**Given task:** Please give the lines from the very first one through the line containing "rank from furthest", both included, as a JSON list of strings with one string per line and blank lines left out.

···

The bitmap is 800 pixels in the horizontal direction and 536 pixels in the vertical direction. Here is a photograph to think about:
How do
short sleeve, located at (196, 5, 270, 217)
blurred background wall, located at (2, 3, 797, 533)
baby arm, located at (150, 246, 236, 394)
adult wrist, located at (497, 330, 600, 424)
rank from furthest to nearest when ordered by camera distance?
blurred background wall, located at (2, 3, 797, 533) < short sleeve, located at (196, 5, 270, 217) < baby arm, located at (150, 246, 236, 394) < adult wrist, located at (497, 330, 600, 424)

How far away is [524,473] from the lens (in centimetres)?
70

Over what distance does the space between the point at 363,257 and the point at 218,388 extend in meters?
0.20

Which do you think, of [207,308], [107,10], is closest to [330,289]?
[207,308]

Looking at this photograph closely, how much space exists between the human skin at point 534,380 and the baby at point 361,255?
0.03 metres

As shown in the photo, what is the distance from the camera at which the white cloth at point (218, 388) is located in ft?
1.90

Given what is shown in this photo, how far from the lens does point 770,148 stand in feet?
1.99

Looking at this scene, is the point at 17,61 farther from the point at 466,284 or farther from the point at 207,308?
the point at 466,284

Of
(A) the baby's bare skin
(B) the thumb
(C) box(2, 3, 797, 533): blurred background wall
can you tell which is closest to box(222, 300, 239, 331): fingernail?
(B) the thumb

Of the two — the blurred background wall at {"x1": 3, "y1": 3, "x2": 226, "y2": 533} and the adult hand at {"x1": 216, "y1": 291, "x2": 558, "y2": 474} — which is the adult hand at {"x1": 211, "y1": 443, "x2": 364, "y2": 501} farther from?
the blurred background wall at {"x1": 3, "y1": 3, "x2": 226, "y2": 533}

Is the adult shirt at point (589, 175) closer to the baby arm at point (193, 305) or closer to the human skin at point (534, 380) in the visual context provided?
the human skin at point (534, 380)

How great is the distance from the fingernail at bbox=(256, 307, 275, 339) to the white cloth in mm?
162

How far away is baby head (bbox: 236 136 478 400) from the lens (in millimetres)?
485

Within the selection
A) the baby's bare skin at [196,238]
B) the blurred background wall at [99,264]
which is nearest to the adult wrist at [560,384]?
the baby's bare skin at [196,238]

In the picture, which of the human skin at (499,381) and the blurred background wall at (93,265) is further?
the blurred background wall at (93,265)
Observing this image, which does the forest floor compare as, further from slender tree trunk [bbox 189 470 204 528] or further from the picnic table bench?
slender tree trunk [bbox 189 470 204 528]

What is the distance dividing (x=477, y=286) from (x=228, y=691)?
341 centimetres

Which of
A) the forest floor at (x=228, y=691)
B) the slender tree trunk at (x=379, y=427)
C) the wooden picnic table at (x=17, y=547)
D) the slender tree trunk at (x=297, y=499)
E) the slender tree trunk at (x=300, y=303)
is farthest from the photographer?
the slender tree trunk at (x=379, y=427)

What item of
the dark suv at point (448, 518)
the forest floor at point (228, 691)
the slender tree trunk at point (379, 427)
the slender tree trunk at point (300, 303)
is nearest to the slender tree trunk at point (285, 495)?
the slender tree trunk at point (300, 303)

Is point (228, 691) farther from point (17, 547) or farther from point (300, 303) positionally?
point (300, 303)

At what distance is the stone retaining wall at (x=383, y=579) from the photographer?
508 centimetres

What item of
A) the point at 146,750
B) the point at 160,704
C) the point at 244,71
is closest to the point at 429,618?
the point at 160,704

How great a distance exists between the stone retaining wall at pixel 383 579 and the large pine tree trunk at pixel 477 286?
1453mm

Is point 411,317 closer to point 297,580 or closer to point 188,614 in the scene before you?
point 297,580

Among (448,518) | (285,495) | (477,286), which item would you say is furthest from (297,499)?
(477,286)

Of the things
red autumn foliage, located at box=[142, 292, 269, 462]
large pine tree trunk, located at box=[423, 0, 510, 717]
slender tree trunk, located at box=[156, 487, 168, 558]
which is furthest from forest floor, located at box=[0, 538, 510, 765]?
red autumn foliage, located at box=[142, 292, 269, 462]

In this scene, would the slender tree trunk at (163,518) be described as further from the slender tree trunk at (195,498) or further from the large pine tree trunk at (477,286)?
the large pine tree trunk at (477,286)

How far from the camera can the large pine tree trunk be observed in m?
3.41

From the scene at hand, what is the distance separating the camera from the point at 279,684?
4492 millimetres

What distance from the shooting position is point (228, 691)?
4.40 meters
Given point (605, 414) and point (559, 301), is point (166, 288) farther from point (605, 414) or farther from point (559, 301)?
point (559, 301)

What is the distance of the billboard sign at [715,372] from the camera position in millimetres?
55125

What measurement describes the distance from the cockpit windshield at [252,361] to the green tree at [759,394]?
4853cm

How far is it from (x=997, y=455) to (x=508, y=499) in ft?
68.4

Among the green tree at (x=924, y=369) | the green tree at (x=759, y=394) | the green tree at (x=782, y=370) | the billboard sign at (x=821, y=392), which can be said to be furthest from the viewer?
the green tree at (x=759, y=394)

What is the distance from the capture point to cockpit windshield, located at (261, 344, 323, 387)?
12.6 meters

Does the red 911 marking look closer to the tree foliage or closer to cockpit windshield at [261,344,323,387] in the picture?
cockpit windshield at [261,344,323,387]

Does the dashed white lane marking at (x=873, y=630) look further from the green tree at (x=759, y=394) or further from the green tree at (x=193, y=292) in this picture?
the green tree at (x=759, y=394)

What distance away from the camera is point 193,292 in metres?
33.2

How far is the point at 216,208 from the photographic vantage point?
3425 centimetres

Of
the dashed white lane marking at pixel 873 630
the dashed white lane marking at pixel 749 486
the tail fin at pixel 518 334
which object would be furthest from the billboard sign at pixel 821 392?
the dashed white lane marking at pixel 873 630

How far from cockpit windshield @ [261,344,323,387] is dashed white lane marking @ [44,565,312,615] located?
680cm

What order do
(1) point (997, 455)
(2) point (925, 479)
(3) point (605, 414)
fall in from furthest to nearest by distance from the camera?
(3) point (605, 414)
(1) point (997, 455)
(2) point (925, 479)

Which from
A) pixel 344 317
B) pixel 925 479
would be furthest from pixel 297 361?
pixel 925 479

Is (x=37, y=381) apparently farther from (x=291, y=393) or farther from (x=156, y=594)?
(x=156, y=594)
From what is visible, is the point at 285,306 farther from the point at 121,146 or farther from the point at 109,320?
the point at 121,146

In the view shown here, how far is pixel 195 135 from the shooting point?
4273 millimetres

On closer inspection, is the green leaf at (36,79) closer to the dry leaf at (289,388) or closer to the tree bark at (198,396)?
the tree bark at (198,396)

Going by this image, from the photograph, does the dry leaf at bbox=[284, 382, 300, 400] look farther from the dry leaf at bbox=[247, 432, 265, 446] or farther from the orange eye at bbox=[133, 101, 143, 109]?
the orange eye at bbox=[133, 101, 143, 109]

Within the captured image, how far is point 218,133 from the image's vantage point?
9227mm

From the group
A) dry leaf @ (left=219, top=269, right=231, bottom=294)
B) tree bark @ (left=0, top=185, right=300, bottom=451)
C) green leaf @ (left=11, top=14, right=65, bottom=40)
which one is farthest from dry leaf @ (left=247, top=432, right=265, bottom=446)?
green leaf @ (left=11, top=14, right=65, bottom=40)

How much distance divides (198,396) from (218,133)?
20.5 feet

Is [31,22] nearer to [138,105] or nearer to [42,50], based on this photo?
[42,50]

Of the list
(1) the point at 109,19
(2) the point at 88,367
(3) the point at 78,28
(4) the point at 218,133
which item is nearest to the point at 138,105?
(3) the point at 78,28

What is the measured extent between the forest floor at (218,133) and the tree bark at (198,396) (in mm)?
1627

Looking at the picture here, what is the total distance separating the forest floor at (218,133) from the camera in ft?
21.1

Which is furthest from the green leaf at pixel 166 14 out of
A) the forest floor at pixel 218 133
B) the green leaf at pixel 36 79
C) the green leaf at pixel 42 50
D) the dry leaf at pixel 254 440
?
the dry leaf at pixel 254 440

···

**Exercise output:**
[
  "The bitmap is 800 pixels in the horizontal direction and 536 pixels in the vertical direction. Here is a photograph to think about:",
  "How do",
  "short sleeve, located at (196, 5, 270, 217)",
  "blurred background wall, located at (2, 3, 797, 533)",
  "baby arm, located at (150, 246, 236, 394)",
  "adult wrist, located at (497, 330, 600, 424)",
  "rank from furthest to nearest when ordered by camera distance?"
]